An article appearing in the journal Pediatrics this week has shed some light on the debate – and the data, at first blush, doesn't look great for vaping.

Researchers used data from the Children's Health Study, including around 5500 11th and 12th graders from southern California schools from 1995 to 2014. The study asked the kids about a variety of tobacco-related behaviors, and, after 2004 (when e-cigarettes were introduced) began asking questions about vaping.

The current use data appears here:

current use of tobacco products
current use of tobacco products

What you can see is a steady decline in cigarette use, mirroring the national trend from 1994 to 2004 when just 9% of kids reported smoking in the past month.
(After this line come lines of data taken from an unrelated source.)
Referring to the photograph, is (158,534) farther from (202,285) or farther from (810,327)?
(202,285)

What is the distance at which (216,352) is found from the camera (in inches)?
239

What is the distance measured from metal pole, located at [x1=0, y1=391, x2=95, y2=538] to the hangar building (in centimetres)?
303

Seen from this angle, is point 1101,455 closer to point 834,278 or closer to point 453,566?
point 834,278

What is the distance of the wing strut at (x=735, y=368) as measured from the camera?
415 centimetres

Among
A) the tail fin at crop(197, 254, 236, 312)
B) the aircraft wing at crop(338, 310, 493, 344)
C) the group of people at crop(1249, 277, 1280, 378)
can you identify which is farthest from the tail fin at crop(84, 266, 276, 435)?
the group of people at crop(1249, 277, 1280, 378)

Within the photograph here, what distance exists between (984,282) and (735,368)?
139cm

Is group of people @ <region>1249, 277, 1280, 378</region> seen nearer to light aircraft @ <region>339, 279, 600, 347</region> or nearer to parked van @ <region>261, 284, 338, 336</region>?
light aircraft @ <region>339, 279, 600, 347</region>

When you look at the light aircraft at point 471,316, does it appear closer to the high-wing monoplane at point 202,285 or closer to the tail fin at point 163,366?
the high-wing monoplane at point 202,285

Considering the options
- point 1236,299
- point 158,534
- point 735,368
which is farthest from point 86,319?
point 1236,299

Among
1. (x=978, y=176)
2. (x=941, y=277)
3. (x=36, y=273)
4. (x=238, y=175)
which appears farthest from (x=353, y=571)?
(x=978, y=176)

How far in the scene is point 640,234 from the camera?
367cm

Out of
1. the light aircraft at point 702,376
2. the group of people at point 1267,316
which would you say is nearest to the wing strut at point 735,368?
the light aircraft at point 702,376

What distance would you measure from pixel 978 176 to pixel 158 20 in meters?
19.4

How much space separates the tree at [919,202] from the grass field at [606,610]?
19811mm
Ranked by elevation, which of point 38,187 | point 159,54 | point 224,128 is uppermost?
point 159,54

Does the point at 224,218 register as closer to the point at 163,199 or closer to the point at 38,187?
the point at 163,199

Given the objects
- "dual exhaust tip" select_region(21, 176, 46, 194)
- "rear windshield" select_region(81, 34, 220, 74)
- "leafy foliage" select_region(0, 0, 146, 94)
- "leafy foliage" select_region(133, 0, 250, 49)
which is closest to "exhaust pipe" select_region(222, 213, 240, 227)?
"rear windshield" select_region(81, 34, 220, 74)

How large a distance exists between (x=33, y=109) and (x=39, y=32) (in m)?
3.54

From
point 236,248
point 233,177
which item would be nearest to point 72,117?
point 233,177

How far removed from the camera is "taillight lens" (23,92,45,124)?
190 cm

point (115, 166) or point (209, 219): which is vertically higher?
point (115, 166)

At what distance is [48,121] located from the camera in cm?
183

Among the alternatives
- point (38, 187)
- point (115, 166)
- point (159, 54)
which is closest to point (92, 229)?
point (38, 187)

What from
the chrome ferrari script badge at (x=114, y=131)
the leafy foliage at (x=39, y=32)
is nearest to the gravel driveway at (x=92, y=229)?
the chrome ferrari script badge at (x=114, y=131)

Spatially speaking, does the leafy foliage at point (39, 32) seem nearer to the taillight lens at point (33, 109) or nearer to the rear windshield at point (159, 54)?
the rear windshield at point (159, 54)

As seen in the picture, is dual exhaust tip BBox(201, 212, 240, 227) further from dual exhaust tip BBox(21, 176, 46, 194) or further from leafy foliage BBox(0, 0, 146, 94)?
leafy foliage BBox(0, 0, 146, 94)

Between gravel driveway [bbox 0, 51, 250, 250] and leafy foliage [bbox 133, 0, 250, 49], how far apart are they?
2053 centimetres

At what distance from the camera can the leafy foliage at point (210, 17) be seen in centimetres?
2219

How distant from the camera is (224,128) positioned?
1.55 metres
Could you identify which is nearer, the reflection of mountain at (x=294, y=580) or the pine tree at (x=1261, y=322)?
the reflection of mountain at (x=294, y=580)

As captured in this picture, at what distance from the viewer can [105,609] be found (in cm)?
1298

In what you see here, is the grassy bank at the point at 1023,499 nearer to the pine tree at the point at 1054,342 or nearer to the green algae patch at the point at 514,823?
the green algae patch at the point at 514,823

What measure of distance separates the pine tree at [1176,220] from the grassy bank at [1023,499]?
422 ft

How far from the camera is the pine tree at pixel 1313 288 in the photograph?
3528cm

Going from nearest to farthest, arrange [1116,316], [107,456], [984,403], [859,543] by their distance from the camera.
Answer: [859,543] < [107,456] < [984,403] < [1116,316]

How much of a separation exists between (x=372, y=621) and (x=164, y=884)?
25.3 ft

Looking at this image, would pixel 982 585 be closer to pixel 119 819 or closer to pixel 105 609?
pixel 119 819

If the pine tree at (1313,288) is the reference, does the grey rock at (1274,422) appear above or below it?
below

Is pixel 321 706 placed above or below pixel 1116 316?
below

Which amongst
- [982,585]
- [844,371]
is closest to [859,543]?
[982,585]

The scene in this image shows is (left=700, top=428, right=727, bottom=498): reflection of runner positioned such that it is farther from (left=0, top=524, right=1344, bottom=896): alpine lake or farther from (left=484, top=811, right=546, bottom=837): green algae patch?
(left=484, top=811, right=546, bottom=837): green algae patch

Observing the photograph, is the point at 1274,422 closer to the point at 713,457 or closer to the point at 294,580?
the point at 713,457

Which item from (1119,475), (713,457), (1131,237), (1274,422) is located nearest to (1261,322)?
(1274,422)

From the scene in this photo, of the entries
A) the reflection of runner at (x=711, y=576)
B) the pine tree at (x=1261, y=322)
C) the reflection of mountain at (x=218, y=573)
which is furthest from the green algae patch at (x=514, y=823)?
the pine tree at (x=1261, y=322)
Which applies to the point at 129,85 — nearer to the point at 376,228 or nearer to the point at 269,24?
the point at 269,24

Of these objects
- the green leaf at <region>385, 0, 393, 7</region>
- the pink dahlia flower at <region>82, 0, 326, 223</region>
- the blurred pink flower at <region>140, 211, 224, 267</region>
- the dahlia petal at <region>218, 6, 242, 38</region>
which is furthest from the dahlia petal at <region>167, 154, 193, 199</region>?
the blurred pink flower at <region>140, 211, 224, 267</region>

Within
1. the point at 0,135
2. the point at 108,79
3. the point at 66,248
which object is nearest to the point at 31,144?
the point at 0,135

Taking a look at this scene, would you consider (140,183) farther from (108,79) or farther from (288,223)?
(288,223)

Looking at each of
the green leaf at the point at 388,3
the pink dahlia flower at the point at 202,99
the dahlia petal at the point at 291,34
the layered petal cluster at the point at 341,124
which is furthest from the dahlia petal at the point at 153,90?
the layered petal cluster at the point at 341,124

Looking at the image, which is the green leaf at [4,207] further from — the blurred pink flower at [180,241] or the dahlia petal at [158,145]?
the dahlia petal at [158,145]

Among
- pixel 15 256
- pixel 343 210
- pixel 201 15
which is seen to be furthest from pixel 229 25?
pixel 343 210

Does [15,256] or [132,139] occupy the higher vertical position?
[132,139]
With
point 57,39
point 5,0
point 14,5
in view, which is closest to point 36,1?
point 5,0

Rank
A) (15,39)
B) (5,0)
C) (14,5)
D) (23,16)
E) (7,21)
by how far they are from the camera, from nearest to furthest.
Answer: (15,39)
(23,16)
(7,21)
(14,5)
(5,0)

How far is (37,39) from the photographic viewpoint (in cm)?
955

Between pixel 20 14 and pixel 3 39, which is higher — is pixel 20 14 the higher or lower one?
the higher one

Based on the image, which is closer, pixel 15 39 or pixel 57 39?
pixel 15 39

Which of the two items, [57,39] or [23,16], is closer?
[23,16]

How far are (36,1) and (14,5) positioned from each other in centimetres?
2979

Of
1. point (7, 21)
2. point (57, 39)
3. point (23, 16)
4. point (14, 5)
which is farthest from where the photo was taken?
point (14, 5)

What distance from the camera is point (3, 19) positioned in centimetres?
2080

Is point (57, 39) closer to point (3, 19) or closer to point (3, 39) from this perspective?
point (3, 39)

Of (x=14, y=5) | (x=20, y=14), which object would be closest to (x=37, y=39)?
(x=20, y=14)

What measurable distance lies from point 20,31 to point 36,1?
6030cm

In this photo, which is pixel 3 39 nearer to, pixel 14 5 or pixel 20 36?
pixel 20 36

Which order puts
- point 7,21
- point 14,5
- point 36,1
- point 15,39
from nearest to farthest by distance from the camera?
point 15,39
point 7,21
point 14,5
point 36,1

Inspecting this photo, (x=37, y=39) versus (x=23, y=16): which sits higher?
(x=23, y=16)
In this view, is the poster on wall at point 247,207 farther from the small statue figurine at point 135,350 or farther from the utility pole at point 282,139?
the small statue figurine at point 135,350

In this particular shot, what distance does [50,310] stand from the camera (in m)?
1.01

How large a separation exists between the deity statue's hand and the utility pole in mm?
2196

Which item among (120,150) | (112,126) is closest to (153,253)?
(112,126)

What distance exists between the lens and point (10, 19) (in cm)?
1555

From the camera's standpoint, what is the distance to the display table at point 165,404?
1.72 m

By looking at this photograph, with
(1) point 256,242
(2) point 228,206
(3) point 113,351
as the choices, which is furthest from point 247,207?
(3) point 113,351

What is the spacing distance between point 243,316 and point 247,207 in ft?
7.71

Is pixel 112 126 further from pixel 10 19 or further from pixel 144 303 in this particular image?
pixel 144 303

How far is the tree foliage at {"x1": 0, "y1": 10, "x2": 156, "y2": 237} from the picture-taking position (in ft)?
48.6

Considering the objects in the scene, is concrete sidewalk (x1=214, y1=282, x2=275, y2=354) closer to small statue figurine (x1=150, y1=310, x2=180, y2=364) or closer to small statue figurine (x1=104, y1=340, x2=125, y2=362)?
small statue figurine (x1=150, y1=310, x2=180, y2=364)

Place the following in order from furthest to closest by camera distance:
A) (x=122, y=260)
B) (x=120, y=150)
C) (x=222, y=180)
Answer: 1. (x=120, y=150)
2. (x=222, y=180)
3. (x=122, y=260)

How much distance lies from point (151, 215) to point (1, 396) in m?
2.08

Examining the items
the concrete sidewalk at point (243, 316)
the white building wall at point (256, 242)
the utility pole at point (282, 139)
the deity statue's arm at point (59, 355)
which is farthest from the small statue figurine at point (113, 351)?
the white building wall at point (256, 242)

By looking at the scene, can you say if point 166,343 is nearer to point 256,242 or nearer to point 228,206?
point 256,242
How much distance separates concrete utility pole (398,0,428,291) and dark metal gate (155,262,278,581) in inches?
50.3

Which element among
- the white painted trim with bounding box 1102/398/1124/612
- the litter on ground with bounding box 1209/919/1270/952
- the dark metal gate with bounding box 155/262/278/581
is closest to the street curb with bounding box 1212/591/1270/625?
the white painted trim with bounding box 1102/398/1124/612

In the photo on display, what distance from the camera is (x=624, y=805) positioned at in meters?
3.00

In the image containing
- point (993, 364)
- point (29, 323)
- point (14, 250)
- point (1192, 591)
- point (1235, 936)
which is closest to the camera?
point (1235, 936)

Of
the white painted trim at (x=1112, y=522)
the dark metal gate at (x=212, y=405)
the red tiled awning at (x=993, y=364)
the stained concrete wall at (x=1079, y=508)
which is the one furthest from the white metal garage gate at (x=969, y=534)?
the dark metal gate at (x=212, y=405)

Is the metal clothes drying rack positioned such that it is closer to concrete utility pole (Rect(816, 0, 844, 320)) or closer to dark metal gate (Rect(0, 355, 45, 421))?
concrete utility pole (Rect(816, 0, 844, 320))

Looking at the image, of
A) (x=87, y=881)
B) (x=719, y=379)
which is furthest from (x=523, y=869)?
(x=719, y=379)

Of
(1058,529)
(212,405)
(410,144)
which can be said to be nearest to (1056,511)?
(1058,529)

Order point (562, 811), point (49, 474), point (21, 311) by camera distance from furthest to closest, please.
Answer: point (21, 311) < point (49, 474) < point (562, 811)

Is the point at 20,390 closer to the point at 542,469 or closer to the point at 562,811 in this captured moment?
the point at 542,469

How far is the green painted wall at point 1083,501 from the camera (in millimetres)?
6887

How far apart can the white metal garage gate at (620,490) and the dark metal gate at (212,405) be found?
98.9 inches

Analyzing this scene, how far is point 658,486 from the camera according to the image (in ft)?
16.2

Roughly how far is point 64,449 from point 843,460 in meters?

In 2014, that rate was even lower – 7.8%.  But if you include vaping, the rate is 14%. And roughly half of that group ONLY used e-cigarettes.

OK so what does this mean?  If we are to believe that vaping replaces smoking, we'd like to see similar nicotine-use rates in 2014 as in 2004 – or less really, considering that usage has been declining pretty nicely since 1995.  But we don't. The implication, according to the authors, is that vape-culture has spread to kids that would NOT have otherwise smoked. As vaping is not benign (nicotine has adverse effects on the developing brain, some of the chemicals might damage the lungs) these kids are being exposed to a risk they would not otherwise be exposed to.

Which is not to say that the other side of the argument isn't valid. Some kids may be vaping where, in a vape-free world, they would be smoking, and that may be the lesser of two evils. But on the whole, the theory that vaping is moving kids away from cigarettes without bringing new kids into the fold may be dissipating.